Who knew a chuck roast could taste so good? Remember the old rule “Cook it low and slow?” Kari Underly, a member of the National Cattlemen’s Beef Association New Product Development Team addressed members of the Illinois Beef Association during the recent Illinois Commodity Conference.
Underly says “It isn’t your grandma’s pot roast anymore.”

Like many of you, I am curious about how my check-off dollars are being spent. As a farm broadcaster, I have the luxury of having that information readily available to me. I took off my farm broadcaster hat and listened to Kari Underly tell me how her team’s efforts could equate to more profit potential for me as a beef producer.

The National Cattlemen’s Beef Association along with the University of Nebraska and the University of Florida went through some extensive muscle profiling research, discovering 3 or 4 muscles out of the chuck and the round that she refers to as “diamonds in the rough.” They are now able to harvest a muscle that creates the flat iron steak. The flat iron has been receiving rave reviews from consumers.

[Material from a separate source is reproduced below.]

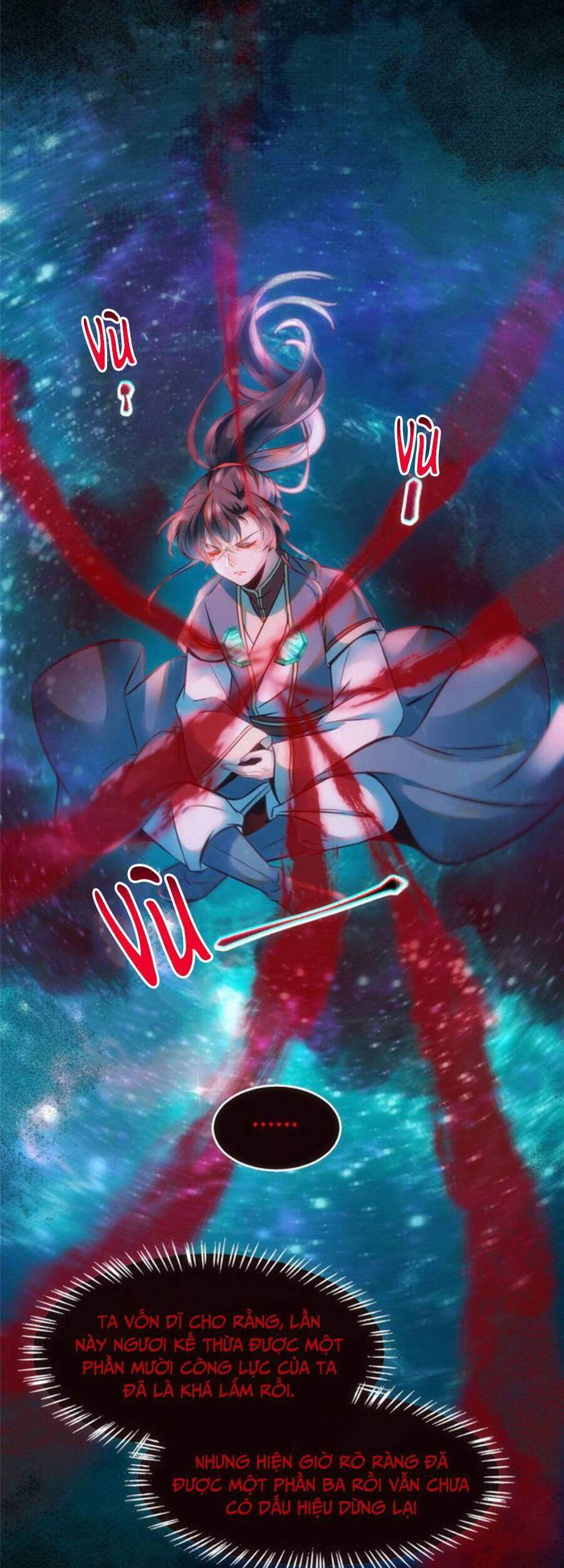 Nghịch Thiên Thần Phi Chí Thượng Chapter 41 - Trang 2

Underly says even overcooked it is still a hit. I personally have had the flat iron on several occasions and as a beef producer, am happy to say that Underly and her group are on to something good.

This research team has also discovered a little muscle called the terras major which is sold as the shoulder tender. In the past, most retailers would grind this muscle for hamburger. The shoulder tender now competes with the pork tenderloin in the meatcase.

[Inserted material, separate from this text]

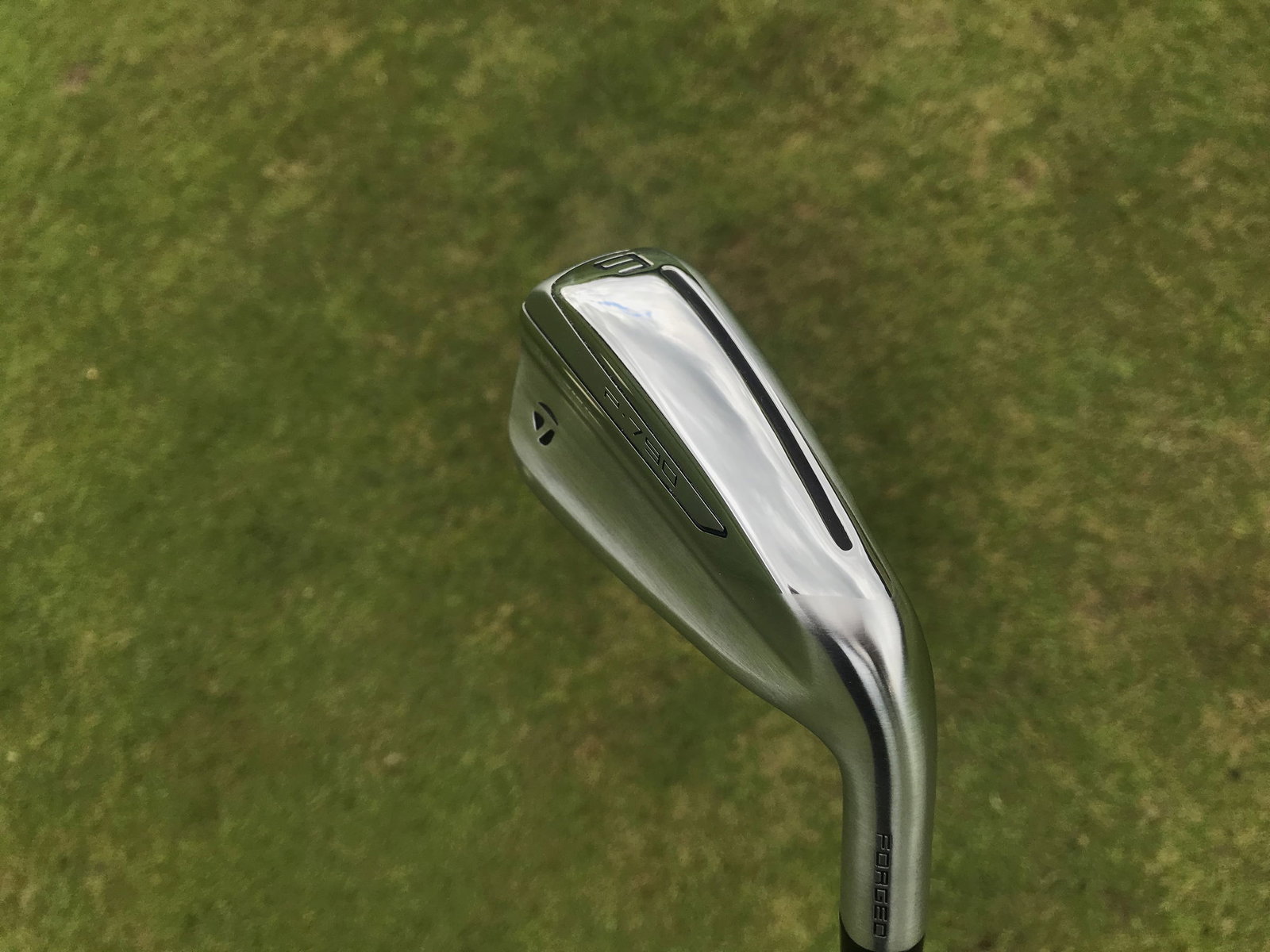 TaylorMade P790 2019 Review | Golfmagic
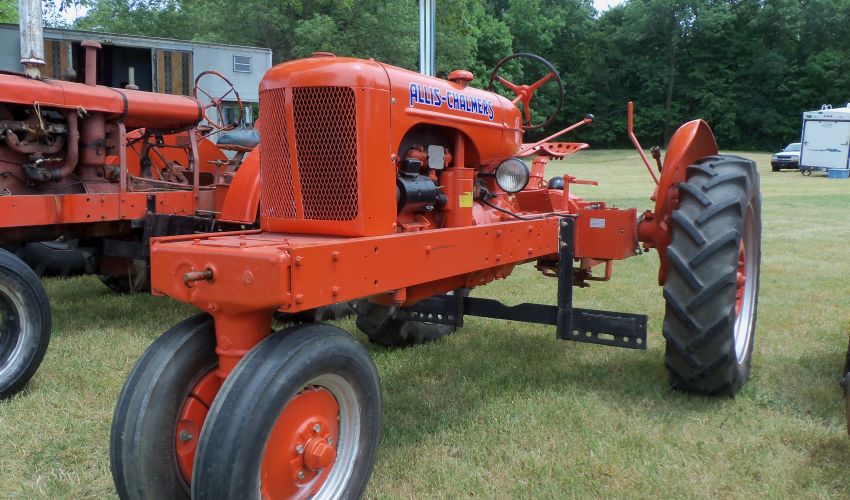 ... allis chalmers rc pictures view all 1 pictures allis chalmers rc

The Beef Value Cuts program includes a new line of 13 single-muscle cuts promising easy preparation, greater consistency and more lean beef product options for consumers. Underly says the program includes videos and in-person training and presentation for packers, large and small retailers, and producers. As demand for convenient beef products continues to grow, this new product line of moderately priced cuts from the underutilized chuck and round boxed beef has potential to move more beef.

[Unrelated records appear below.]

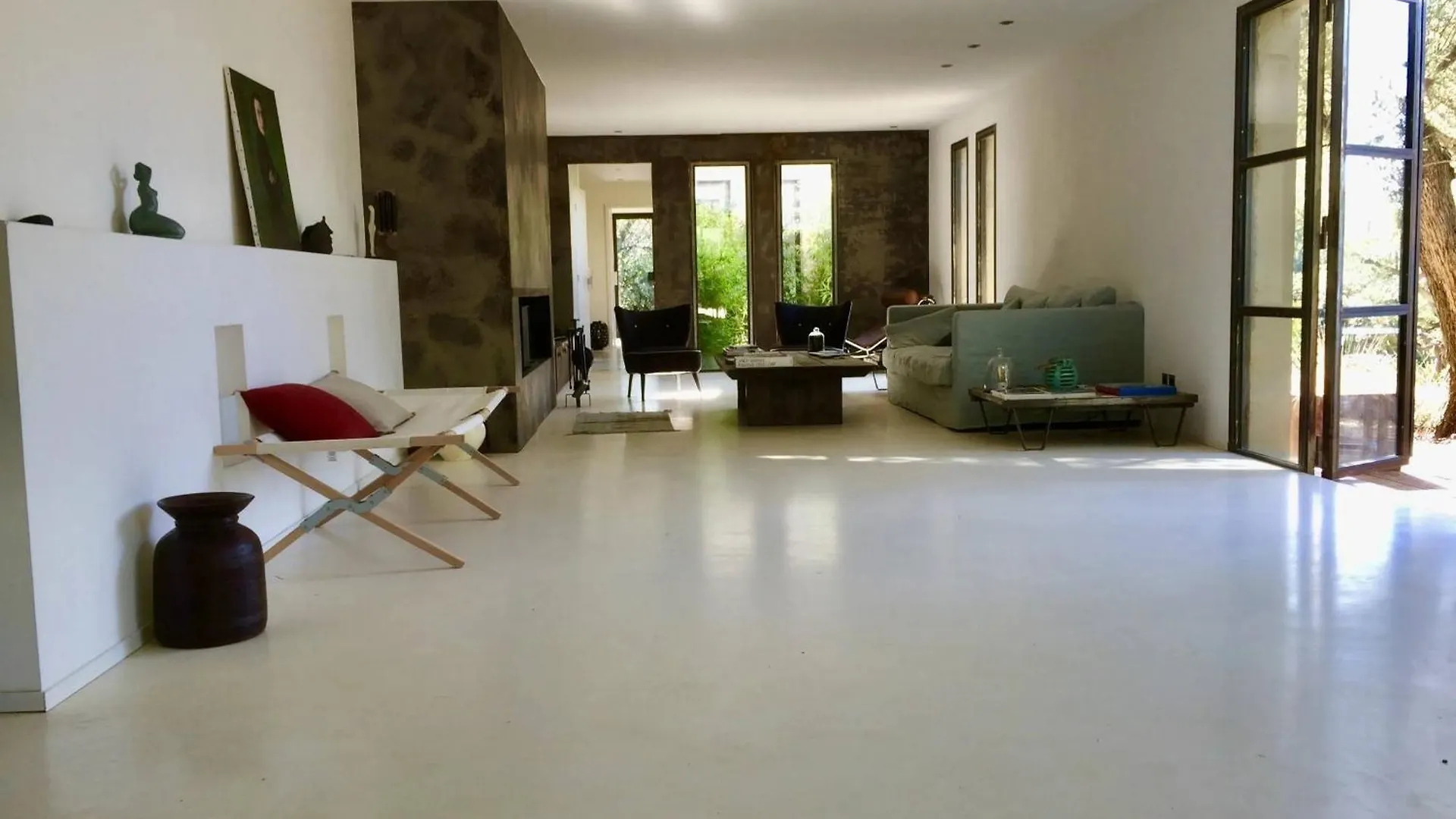 La Matina Family Haven With Olive Garden Oasis Villa Lauris France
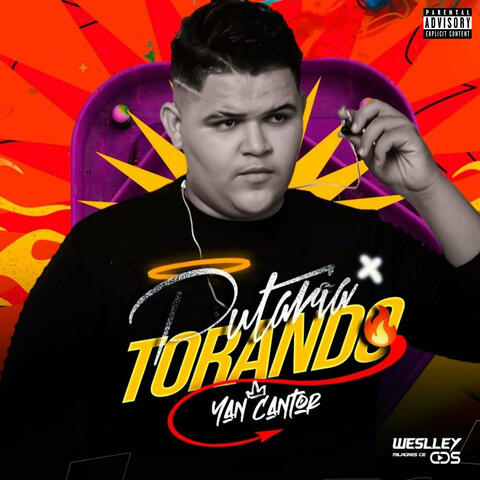 Putaria Torando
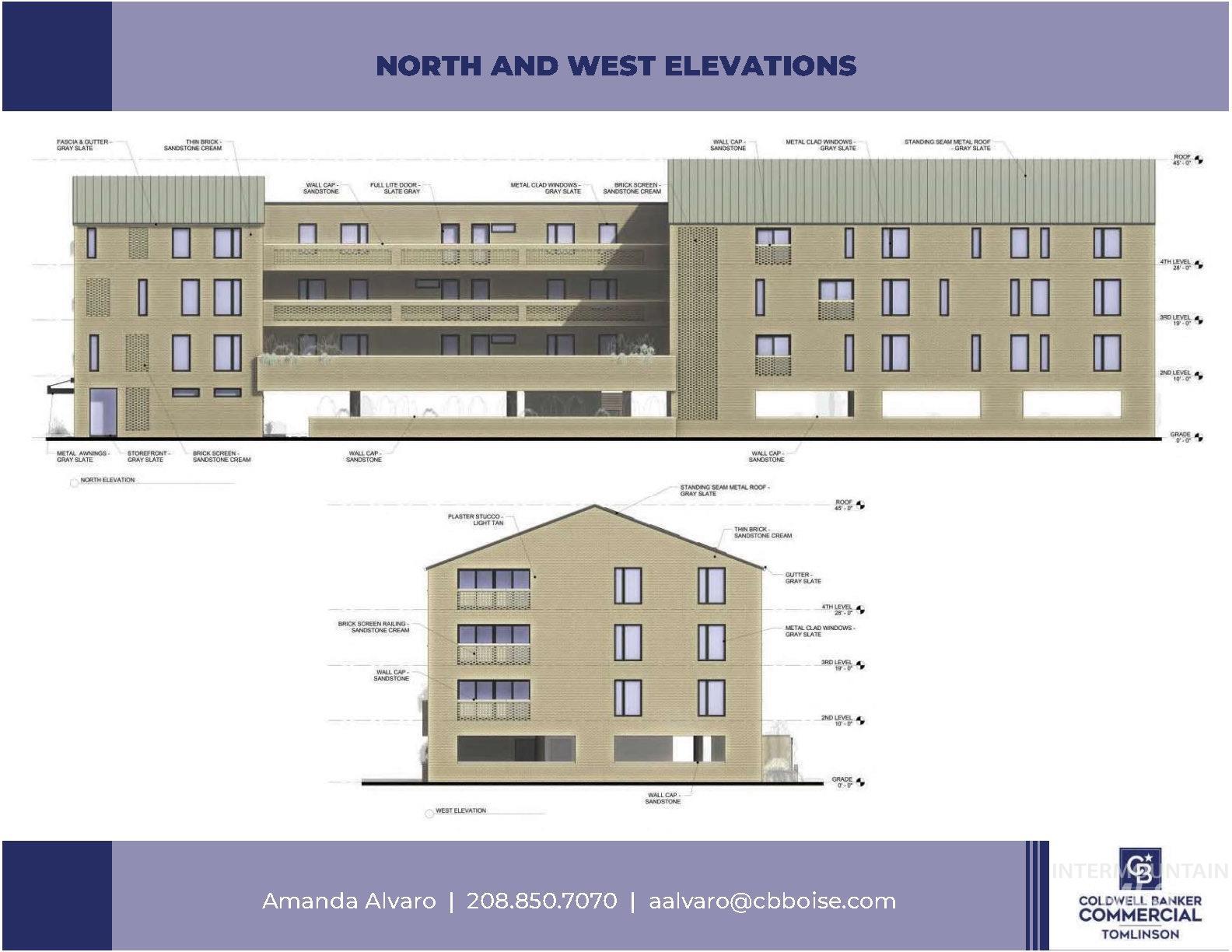 851 S Cole Rd., Boise, Idaho 83709, Land For Sale, Price $799,000,MLS 98943098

It is a good time to be in the cattle business, with prices at all-time highs. The concern of course, is that consumers will not purchase beef because it is now selling at a premium in the meatcase. Underly says the Value Cuts program is on target because of the “void” between ground beef and premium steaks. She is receiving more and more calls from retailers because of price issues. Most would look at this as a bad thing, but it presents a great opportunity for these new cuts. With the price spread between hamburger and steak, the consumer is looking for something “in-between.” Underly and her team work with these retailers on in-store merchandising strategies for the new Value Cuts.

Haven’t tried a flat iron or a shoulder tender yet? Ask about it at your local meat counter. I asked for it at the meatcase at Schnuck’s in Columbia, Missouri last week. The woman behind the counter said “Where you from, honey?” It enough people ask for it, we’ll see shoulder tenders and flat iron steaks in every meat case.

As Underly told me, “Everybody has a different stake in the process. . .we still, quite frankly, make steak.”